▶ Textauszug
◆ ◆ ◆

Zur Strafbarkeit von Veröffentlichungen amtlicher Dokumente in Strafverfahren

Anklage gegen Arne Semsrott erhoben

Die Staatsanwaltschaft Berlin hat vor dem Landgericht Berlin Anklage gegen Arne Semsrott, den Projektleiter von "Frag den Staat", erhoben. Denn Semsrott hatte im August 2023 drei Beschlüsse des Amtsgerichts München aus dem laufenden Strafverfahren gegen die "Letzte Generation" veröffentlicht.

Damit hat Semsrott gegen Paragraf 353d StGB verstoßen. Diesem Paragrafen zufolge ist es etwa verboten, amtliche Dokumente eines Strafverfahrens "ganz oder in wesentlichen Teilen […] im Wortlaut" zu veröffentlichen, bevor diese in öffentlicher Verhandlung erörtert wurden beziehungsweise das Verfahren abgeschlossen ist.

Mit dieser Tat hat Semsrott auch wesentlich zur öffentlichen Diskussion und Kritik am Vorgehen von Judikative und Exekutive gegen die "Letzte Generation" beigetragen. In Bayern hat die Staatsanwaltschaft gegen Mitglieder der "Letzten Generation" wegen Mitgliedschaft in einer "kriminellen Vereinigung" ermittelt, und dabei wurden keine Zwangsmittel gescheut (Telefonüberwachung, Hausdurchsuchung, Beschlagnahme von Computern etc.). Aus Sicht der Humanistischen Union ist Semsrotts Vorgehen zumindest politisch lobenswert.

Dafür hatte Semsrott eine Anklage bewusst in Kauf genommen. Sein Ziel ist es, eine Überprüfung der Rechtsnorm von Paragraf 353d StGB durch das Bundesverfassungsgericht beziehungsweise den Europäischen Gerichtshof für Menschenrechte zu erreichen. Semsrott ist nämlich überzeugt davon, dass das Veröffentlichungsverbot einen einschüchternden Effekt auf die Presse hat und damit die freie Berichterstattung unverhältnismäßig beschränkt.

◆ ◆ ◆

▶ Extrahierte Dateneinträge

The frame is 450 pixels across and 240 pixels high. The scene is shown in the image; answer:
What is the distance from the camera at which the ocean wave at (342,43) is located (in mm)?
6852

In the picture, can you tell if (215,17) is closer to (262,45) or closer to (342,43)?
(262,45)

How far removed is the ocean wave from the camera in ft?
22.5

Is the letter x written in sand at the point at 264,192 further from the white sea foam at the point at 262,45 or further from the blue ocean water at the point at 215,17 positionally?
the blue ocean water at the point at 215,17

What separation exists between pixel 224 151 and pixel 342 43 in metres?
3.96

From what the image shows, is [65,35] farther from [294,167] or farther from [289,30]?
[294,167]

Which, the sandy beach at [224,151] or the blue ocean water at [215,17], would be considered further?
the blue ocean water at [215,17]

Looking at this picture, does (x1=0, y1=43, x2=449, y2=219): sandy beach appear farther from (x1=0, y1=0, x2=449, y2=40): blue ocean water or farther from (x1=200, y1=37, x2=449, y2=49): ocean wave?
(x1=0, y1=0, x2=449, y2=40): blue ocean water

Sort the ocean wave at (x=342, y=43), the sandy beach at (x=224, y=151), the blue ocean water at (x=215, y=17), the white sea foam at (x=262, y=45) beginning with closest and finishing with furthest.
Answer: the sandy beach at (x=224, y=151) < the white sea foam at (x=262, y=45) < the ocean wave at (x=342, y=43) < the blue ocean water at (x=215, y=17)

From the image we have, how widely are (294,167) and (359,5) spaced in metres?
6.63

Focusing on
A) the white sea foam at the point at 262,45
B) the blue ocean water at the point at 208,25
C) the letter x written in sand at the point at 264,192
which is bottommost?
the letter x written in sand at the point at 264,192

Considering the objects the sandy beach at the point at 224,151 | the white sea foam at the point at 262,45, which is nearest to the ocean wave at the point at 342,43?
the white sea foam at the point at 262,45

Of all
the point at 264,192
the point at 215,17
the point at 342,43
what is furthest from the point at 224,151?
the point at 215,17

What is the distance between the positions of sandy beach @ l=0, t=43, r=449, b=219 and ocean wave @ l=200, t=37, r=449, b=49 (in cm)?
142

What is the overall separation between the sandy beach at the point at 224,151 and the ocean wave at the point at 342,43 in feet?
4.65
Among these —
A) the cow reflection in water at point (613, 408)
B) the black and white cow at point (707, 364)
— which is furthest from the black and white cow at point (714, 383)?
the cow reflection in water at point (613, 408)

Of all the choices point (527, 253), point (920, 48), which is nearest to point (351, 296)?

◆ ◆ ◆

▶ Arbeitsauftrag 1
Schreiben Sie aus dem Text über die Anklage gegen Arne Semsrott den Abschnitt von „Damit hat Semsrott“ bis „zumindest politisch lobenswert.“ wortgetreu ab.
▶ Arbeitsauftrag 2
Was veröffentlichte Arne Semsrott laut dem Text über die Anklage gegen ihn im August 2023?
▶ Arbeitsauftrag 3
Führen Sie den Text über die Anklage gegen Arne Semsrott im Anschluss an seinen letzten Satz weiter.

▶ Antwortfeld 1
Damit hat Semsrott gegen Paragraf 353d StGB verstoßen. Diesem Paragrafen zufolge ist es etwa verboten, amtliche Dokumente eines Strafverfahrens "ganz oder in wesentlichen Teilen […] im Wortlaut" zu veröffentlichen, bevor diese in öffentlicher Verhandlung erörtert wurden beziehungsweise das Verfahren abgeschlossen ist.

Mit dieser Tat hat Semsrott auch wesentlich zur öffentlichen Diskussion und Kritik am Vorgehen von Judikative und Exekutive gegen die "Letzte Generation" beigetragen. In Bayern hat die Staatsanwaltschaft gegen Mitglieder der "Letzten Generation" wegen Mitgliedschaft in einer "kriminellen Vereinigung" ermittelt, und dabei wurden keine Zwangsmittel gescheut (Telefonüberwachung, Hausdurchsuchung, Beschlagnahme von Computern etc.). Aus Sicht der Humanistischen Union ist Semsrotts Vorgehen zumindest politisch lobenswert.

▶ Antwortfeld 2
Drei Beschlüsse des Amtsgerichts München aus dem laufenden Strafverfahren gegen die „Letzte Generation“.

▶ Antwortfeld 3
Paragraf 353d StGB ist dazu gedacht zu verhindern, dass solche Veröffentlichungen aus einem Strafverfahren Laienrichterinnen und -richter oder Zeugen beeinflussen. Dies steht jedoch potenziell in Widerspruch zum demokratischen Transparenzgebot bei öffentlichen Gerichtsverhandlungen und zur Pressefreiheit als Grundrecht. Die Humanistische Union vertritt daher die Ansicht, dass mindestens bei Dokumenten aus Verfahren von hohem öffentlichen Interesse ein Vorgehen wie jenes von Semsrott zulässig sein muss und dass es in der Tat Zeit ist zu prüfen, ob Paragraf 353d StGB in dieser Form noch zeitgemäß ist.

Arne Semsrott hat sich abermals Verdienste um den Rechtsstaat erworben. Sollte er wegen dieses Akts zivilen Ungehorsams zu einer Geldstrafe verurteilt werden und diese konsequenterweise nicht bezahlen, müsste er eine Ersatzfreiheitsstrafe antreten.